Rob DiPerna is distinctive. He cuts the part of an environmentalist, with long hair and a penchant for singing Grateful Dead songs in the office. But Rob also likes to don his “monkey suit”—as he calls his suit and tie—and play the part of environmental lobbyist in Sacramento. He can quote Shakespeare, old cartoons from his youth growing up in Upstate New York, and the Forest Practice Rules with equal vigor—all verbatim, and often unprovoked. Because of his big personality, Rob is prone to nicknames—“the Grim Reaper,” for his bleak reports on yet another terrible clearcut; “Rob of the Redwoods,” for his effervescent enthusiasm for Redwood National and State Parks. He is a character and I am proud to call him my friend.
Rob has served two tours of duty at EPIC monitoring private industrial timber management, once in the early 2000s and in his current tenure as EPIC’s Forest and Wildlife Advocate. He serves a Swiss Army Knife role, drafting rulemaking petitions, reviewing dense science, and befriending agency staffers.

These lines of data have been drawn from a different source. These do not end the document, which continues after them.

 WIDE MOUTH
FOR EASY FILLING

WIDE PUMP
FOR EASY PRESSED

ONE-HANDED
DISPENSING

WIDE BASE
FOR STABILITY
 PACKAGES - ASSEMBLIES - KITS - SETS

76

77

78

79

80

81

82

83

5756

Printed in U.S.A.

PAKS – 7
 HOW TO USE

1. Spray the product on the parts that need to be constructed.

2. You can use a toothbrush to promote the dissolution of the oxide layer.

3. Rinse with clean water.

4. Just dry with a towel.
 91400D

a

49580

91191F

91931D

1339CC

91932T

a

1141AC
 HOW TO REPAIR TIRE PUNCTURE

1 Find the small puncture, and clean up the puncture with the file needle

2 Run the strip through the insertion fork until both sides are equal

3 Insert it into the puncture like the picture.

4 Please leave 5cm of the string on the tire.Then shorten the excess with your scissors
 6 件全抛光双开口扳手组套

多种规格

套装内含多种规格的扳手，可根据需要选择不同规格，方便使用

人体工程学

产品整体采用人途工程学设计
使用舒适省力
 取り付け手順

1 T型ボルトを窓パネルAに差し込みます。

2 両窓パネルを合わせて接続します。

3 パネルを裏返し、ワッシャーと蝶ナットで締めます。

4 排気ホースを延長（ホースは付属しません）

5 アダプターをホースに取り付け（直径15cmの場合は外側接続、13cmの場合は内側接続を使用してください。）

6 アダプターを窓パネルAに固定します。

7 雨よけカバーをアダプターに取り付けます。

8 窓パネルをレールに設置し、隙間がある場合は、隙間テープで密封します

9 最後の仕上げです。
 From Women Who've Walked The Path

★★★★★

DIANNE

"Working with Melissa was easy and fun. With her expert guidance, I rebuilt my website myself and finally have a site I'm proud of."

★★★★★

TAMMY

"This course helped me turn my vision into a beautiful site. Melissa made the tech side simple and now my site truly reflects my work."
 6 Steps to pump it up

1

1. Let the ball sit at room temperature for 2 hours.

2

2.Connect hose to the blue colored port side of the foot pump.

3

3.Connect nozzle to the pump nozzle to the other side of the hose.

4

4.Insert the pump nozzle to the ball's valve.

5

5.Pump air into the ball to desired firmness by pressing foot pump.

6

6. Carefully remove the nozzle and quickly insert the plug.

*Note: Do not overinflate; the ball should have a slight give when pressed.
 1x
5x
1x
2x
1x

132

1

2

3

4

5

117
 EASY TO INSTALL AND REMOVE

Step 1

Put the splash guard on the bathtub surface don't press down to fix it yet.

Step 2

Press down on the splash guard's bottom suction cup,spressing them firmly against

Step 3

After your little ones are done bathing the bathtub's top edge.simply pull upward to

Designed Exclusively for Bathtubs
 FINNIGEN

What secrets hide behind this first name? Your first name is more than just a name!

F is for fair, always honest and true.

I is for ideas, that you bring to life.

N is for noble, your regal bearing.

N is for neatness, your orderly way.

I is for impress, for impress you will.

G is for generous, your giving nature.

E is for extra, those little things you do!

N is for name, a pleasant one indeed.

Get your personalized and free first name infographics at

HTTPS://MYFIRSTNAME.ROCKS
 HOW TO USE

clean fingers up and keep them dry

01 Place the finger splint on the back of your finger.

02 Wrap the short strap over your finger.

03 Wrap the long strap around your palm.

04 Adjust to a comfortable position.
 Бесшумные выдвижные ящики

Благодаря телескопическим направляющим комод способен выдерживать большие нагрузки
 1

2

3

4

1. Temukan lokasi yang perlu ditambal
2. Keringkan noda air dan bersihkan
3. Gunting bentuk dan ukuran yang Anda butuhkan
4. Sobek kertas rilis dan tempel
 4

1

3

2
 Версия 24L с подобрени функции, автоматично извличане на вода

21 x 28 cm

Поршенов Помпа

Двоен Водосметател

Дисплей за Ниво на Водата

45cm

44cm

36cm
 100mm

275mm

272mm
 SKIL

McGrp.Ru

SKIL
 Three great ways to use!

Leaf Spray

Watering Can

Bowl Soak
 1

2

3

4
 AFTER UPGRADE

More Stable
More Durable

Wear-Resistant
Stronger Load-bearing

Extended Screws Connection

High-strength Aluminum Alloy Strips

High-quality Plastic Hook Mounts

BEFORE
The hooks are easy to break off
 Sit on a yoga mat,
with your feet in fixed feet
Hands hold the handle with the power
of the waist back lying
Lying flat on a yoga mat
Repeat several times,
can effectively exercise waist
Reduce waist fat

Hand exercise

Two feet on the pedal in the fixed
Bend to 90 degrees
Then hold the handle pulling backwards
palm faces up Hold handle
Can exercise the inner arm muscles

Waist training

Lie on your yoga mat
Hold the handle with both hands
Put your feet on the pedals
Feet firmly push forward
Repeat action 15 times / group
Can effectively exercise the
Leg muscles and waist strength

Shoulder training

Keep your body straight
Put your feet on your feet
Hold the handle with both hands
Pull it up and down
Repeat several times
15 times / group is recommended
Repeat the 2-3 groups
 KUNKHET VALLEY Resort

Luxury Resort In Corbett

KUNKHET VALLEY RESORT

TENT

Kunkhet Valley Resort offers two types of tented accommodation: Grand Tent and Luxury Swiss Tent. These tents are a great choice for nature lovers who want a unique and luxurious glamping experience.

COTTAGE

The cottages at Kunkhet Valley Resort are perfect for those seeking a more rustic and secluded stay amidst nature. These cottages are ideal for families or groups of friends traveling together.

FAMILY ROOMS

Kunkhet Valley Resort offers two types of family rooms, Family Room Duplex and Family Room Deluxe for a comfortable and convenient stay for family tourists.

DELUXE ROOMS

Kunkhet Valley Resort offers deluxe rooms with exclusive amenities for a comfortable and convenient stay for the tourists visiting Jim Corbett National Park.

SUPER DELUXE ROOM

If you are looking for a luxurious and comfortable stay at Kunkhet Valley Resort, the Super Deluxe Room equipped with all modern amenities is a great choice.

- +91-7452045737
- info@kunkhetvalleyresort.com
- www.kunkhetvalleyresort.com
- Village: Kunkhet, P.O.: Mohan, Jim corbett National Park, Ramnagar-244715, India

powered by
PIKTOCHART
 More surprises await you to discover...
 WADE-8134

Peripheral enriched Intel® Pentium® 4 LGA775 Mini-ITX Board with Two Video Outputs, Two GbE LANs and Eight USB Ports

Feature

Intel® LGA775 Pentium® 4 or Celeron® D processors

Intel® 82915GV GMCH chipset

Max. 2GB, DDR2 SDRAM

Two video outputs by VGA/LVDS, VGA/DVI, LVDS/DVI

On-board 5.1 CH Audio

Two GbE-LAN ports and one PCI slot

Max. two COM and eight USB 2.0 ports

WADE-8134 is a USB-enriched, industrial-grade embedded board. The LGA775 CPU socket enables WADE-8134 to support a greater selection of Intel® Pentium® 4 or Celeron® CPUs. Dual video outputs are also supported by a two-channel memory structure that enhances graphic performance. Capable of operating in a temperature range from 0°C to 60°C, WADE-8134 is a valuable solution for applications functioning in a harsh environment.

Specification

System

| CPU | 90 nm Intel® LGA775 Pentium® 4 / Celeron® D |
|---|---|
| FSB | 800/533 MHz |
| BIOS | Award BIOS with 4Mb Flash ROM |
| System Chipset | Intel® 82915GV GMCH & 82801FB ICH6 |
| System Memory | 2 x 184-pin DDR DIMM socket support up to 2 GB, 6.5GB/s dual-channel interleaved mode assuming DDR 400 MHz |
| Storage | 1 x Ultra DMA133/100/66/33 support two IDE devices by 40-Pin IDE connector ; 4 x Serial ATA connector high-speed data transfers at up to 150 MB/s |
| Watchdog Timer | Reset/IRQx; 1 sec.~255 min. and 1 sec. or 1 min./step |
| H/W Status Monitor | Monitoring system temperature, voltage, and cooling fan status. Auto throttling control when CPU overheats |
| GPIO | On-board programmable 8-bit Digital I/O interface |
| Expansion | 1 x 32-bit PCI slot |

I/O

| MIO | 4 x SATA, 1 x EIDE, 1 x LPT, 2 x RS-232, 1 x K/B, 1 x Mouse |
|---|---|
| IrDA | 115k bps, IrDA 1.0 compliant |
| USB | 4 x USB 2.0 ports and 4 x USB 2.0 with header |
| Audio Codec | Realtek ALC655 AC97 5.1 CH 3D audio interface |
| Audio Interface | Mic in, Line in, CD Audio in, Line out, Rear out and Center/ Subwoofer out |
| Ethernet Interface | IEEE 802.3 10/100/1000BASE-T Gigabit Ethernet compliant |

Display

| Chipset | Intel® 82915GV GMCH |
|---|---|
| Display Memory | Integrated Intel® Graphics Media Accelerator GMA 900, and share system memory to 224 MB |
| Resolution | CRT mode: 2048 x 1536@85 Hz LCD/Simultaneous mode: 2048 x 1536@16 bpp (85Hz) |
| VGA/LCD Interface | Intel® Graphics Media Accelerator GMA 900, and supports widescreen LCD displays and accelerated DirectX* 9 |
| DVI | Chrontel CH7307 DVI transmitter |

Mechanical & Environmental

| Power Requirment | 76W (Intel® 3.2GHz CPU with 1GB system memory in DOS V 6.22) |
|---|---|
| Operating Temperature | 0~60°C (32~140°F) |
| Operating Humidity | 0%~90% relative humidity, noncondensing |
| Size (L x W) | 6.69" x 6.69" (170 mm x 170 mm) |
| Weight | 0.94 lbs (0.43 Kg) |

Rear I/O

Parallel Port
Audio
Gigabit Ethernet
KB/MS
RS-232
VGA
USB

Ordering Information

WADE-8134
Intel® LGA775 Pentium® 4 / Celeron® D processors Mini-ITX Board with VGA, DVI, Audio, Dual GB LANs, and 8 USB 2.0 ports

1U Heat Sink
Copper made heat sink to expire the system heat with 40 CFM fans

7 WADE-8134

Rob came to environmental advocacy almost by accident. Having relocated to Humboldt in 1997, Rob began volunteering with Food Not Bombs, a collective devoted to stamping out hunger through free public meals. The Arcata Food Not Bombs chapter was supporting the civil disobedience of the Headwaters Campaign, feeding EarthFirst! at base camps. Here, Rob met his clan and his calling. The last large block of old-growth redwoods in private hands was under imminent threat; against the logger’s chainsaw, EarthFirst! fought back with art and satire, music and media, and, most famously, civil disobedience.
Rob joined EarthFirst!, participating in some direct action campaigns. He sat in a tree, but couldn’t get used to the swaying. Then he chained himself to a logging road gate, but the logging trucks took a different road. Soon, Rob discovered that his talents were best suited in the legal advocacy side.
Rob’s most notable feature is his brain. Rob has the Forest Practice Rules virtually memorized. Marily Woodhouse, Executive Director of the Battle Creek Alliance, calls Rob her “go-to walking encyclopedia of forest rules and history.” Just today, he gave me a lecture on the origin of the marbled murrelet rules, murrelet survey protocols, and how the rules have changed over time. He is better than Google. Not only does Rob know the Rules, he knows intimately their provenance, owing to the many long car rides with EPIC-advocate Richard Gienger to Sacramento, where they would haunt the Board of Forestry, and through many hours working with Sharon Duggan, EPIC’s Staff Attorney.
In his decade at EPIC, Rob has reviewed hundreds of Timber Harvest Plans—once an arduous process that required him to drive to Fortuna to make photocopies, but today is as easy as opening a link on his laptop. He still haunts the Board of Forestry, much to their dismay. He is detail-driven, and notices the importance of a missing comma or a squishy, vague word where others (like me) don’t. As Alan Levine of the Coast Action Network told me, “Rob knows his stuff and he works.”
When Rob isn’t at the office, he’s in the woods—either walking a quick loop of the Arcata Community Forest or on a long, multi-day hiking excursion. (This summer he is hiking the Washington portion of the Pacific Crest Trail.) He has volunteered at Redwood National and State Parks, where they strap him down with GPS beacons to map trails. He is also a docent at the Headwaters Forest Reserve, one of the places he helped to defend with EPIC and EarthFirst!. He recently began leading commercial guided tours of the redwoods, where his unabiding love of the forest can be shared with tourists from around the globe.
Attorney Nathan Madsen says this of Rob, “I’m grateful to be on the same team as Rob, for as an adversary, he would make slipping one past him a challenging task.” Nathan continues, “He wades through the regulations, related plan submissions, and alphabet soup with determined dedication to the task of holding agencies and forestry operators to the spirit and letter of the law in an effort to make the most of the process we currently have. Rob is a tireless advocate for all things wild and free.” For this, we are all better off. Rob is a true Kin to the Earth.